Text:
= = = =
One site that this reminded me of that I liked was: https://thebarshack.com/custom-bars/custom-protein-bars

I was able to track the macros and ingredients the whole way through the process. Though a little bit of a pain to go back and tweak things. Lots of potential though it there's a lot of really cool ui/ux you could do with that process.

The Dave fucked around with this message at 00:46 on Aug 14, 2018

Dominoes
Sep 20, 2007

Thank you very much for the detailed break down! Great stuff. I have my work cut out for me. Re the checkout fields: The red/green borders are indeed validation, and an 'Order' button appears once the form's valid.

Dominoes fucked around with this message at 02:44 on Aug 14, 2018

Cyber Sandwich
Nov 16, 2011

Now, Digital!

Dominoes posted:

Thank you very much for the detailed break down! Great stuff. I have my work cut out for me. Re the checkout fields: The red/green borders are indeed validation, and an 'Order' button appears once the form's valid.


I would address text styling and buttons afterwards. The color palette for "continue" isn't as obvious as one would hope and the tea labels wrap in a narrow viewport. Minor shading and border additions go a long way.

I like the page structure but I concur that the immediate focus should be on the branding first, however that's done.

The Dave
Sep 9, 2003

Dominoes posted:

Thank you very much for the detailed break down! Great stuff. I have my work cut out for me. Re the checkout fields: The red/green borders are indeed validation, and an 'Order' button appears once the form's valid.
= = = =
Recorded information:
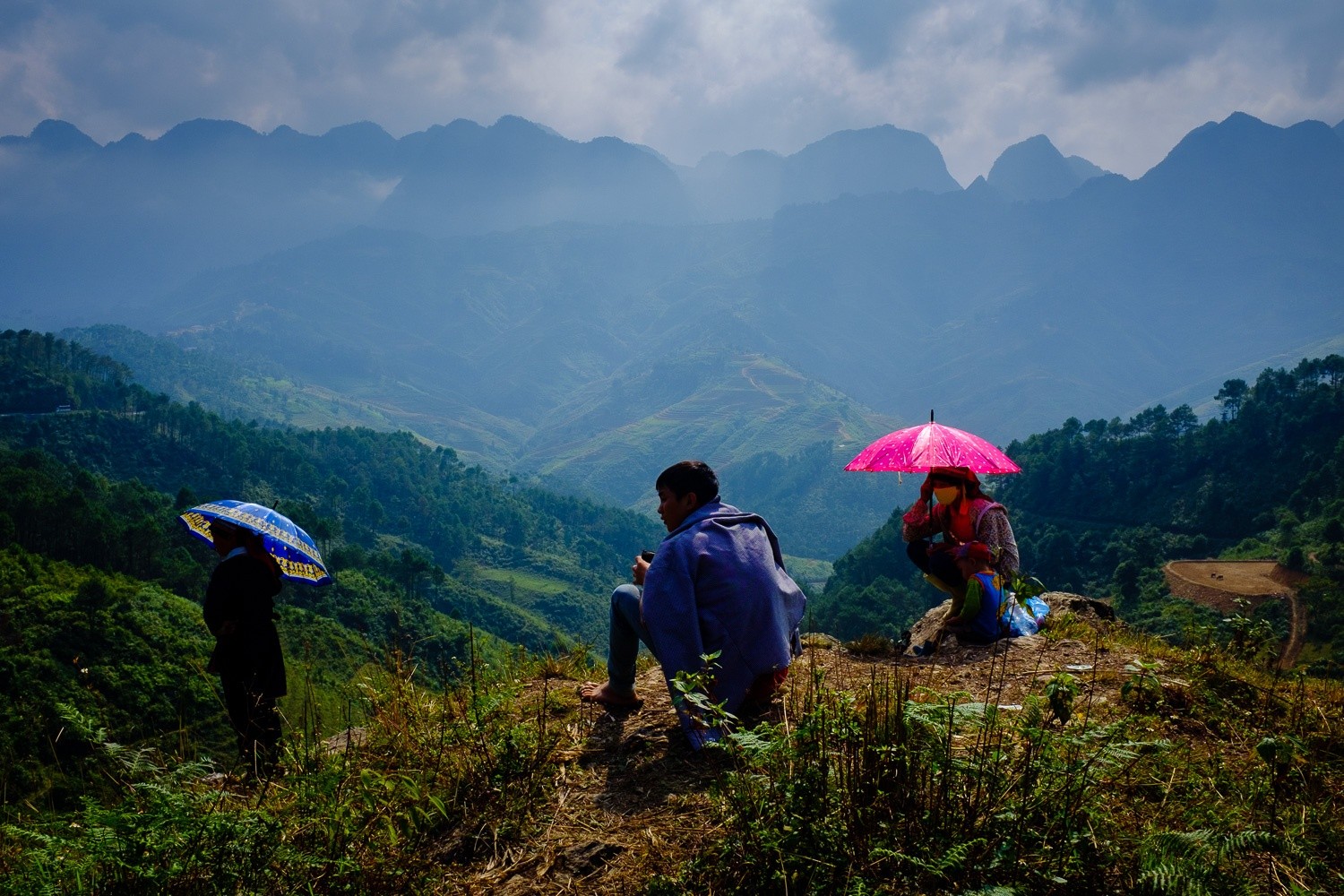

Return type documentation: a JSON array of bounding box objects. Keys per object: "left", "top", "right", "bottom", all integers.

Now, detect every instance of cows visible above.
[{"left": 1211, "top": 573, "right": 1224, "bottom": 581}]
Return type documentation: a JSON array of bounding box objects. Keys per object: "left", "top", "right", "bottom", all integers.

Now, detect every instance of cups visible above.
[{"left": 641, "top": 550, "right": 656, "bottom": 563}]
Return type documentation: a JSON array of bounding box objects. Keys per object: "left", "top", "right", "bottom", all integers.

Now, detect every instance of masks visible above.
[{"left": 933, "top": 485, "right": 959, "bottom": 505}]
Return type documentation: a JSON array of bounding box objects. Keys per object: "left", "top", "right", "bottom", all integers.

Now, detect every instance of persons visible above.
[
  {"left": 579, "top": 460, "right": 808, "bottom": 709},
  {"left": 202, "top": 518, "right": 287, "bottom": 786},
  {"left": 904, "top": 539, "right": 1006, "bottom": 659},
  {"left": 901, "top": 467, "right": 1020, "bottom": 622}
]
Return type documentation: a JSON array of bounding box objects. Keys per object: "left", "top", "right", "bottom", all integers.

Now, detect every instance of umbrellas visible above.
= = = =
Work to complete:
A. List every forum username that appears in the forum thread above the data.
B. Print the stretch of the forum thread from "I was able to" through "with that process.".

List of answers:
A. The Dave, Dominoes, Cyber Sandwich

B.
I was able to track the macros and ingredients the whole way through the process. Though a little bit of a pain to go back and tweak things. Lots of potential though it there's a lot of really cool ui/ux you could do with that process.